[Begin]
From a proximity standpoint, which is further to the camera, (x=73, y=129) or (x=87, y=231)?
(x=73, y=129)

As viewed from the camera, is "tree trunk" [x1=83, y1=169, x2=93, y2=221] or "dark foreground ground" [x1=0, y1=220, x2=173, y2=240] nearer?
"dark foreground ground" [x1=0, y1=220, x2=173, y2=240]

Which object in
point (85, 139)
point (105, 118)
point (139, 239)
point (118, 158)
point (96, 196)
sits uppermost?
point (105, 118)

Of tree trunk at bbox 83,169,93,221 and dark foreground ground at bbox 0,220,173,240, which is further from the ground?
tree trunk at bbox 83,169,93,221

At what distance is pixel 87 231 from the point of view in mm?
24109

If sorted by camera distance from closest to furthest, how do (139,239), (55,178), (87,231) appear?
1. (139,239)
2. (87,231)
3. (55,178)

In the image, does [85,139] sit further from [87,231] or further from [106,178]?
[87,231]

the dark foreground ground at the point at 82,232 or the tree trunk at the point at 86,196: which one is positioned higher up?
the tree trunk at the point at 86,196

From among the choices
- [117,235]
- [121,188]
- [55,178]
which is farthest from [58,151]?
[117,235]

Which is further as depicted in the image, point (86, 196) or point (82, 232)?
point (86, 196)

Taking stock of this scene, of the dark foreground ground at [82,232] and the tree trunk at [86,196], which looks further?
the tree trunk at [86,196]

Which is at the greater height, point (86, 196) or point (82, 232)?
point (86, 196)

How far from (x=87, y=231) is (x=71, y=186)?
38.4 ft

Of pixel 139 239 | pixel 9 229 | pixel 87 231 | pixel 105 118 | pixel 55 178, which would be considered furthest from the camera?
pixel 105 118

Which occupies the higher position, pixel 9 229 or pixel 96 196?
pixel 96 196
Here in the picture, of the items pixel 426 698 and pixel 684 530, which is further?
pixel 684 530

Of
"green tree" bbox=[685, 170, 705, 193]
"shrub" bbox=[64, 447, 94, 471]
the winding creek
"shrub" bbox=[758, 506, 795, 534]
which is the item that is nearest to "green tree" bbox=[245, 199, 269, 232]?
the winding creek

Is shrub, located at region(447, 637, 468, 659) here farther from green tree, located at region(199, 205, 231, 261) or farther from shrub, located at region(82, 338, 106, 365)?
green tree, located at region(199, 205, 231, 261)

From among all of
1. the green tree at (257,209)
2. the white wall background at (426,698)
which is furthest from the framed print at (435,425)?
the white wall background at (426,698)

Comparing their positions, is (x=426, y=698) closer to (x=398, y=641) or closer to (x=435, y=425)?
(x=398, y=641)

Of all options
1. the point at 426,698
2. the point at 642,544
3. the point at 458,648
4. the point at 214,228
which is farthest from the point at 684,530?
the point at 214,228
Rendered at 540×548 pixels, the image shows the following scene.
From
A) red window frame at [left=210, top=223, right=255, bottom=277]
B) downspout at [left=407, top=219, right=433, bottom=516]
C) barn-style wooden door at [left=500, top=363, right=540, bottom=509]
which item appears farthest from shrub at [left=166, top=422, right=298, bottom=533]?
[End]
DIRECTION >> Transcribe all of the lines in the records precisely.

REPLY >>
From a proximity standpoint, which is further to the camera, (x=73, y=129) or (x=87, y=231)?
(x=73, y=129)

As viewed from the camera, is "tree trunk" [x1=83, y1=169, x2=93, y2=221] or "dark foreground ground" [x1=0, y1=220, x2=173, y2=240] nearer?
"dark foreground ground" [x1=0, y1=220, x2=173, y2=240]

Which object in
point (85, 139)
point (105, 118)
point (139, 239)
point (118, 158)
point (96, 196)
sits uppermost?
point (105, 118)

Of tree trunk at bbox 83,169,93,221 and dark foreground ground at bbox 0,220,173,240, which is further from the ground?
tree trunk at bbox 83,169,93,221

At what distance is pixel 87 231 from the point of view in mm?
24109

If sorted by camera distance from closest to furthest, how do (139,239), (55,178), (87,231) appear?
1. (139,239)
2. (87,231)
3. (55,178)

In the image, does [85,139] sit further from [87,231] or further from [106,178]?
[87,231]

the dark foreground ground at the point at 82,232 or the tree trunk at the point at 86,196: which one is positioned higher up?
the tree trunk at the point at 86,196

From among the choices
- [117,235]
- [121,188]
- [55,178]
which is farthest from [58,151]?
[117,235]

Which is further as depicted in the image, point (86, 196) or point (82, 232)?
point (86, 196)

Taking stock of this scene, of the dark foreground ground at [82,232] and the tree trunk at [86,196], which looks further?
the tree trunk at [86,196]

Which is at the greater height, point (86, 196) or point (82, 232)?
point (86, 196)

How far from (x=87, y=231) is (x=71, y=186)?
38.4 ft

Of pixel 139 239 | pixel 9 229 | pixel 87 231 | pixel 105 118 | pixel 55 178, which would be considered furthest from the camera?
pixel 105 118

Which occupies the higher position, pixel 9 229 or pixel 96 196?
pixel 96 196
Here in the picture, of the items pixel 426 698 and pixel 684 530, which is further?
pixel 684 530

Of
"green tree" bbox=[685, 170, 705, 193]
"shrub" bbox=[64, 447, 94, 471]
the winding creek
"shrub" bbox=[758, 506, 795, 534]
which is the item that is nearest to "green tree" bbox=[245, 199, 269, 232]?
the winding creek

Is shrub, located at region(447, 637, 468, 659) here farther from green tree, located at region(199, 205, 231, 261) or farther from shrub, located at region(82, 338, 106, 365)?
green tree, located at region(199, 205, 231, 261)

From among all of
1. the green tree at (257,209)
2. the white wall background at (426,698)
which is furthest from the framed print at (435,425)?
the white wall background at (426,698)

Comparing their positions, is (x=426, y=698) closer to (x=398, y=641) or closer to (x=435, y=425)?
(x=398, y=641)

Of all options
1. the point at 426,698
2. the point at 642,544
3. the point at 458,648
4. the point at 214,228
which is farthest from the point at 684,530?
the point at 214,228
Rendered at 540×548 pixels, the image shows the following scene.
From
A) red window frame at [left=210, top=223, right=255, bottom=277]
B) downspout at [left=407, top=219, right=433, bottom=516]
C) barn-style wooden door at [left=500, top=363, right=540, bottom=509]
which item appears farthest from shrub at [left=166, top=422, right=298, bottom=533]?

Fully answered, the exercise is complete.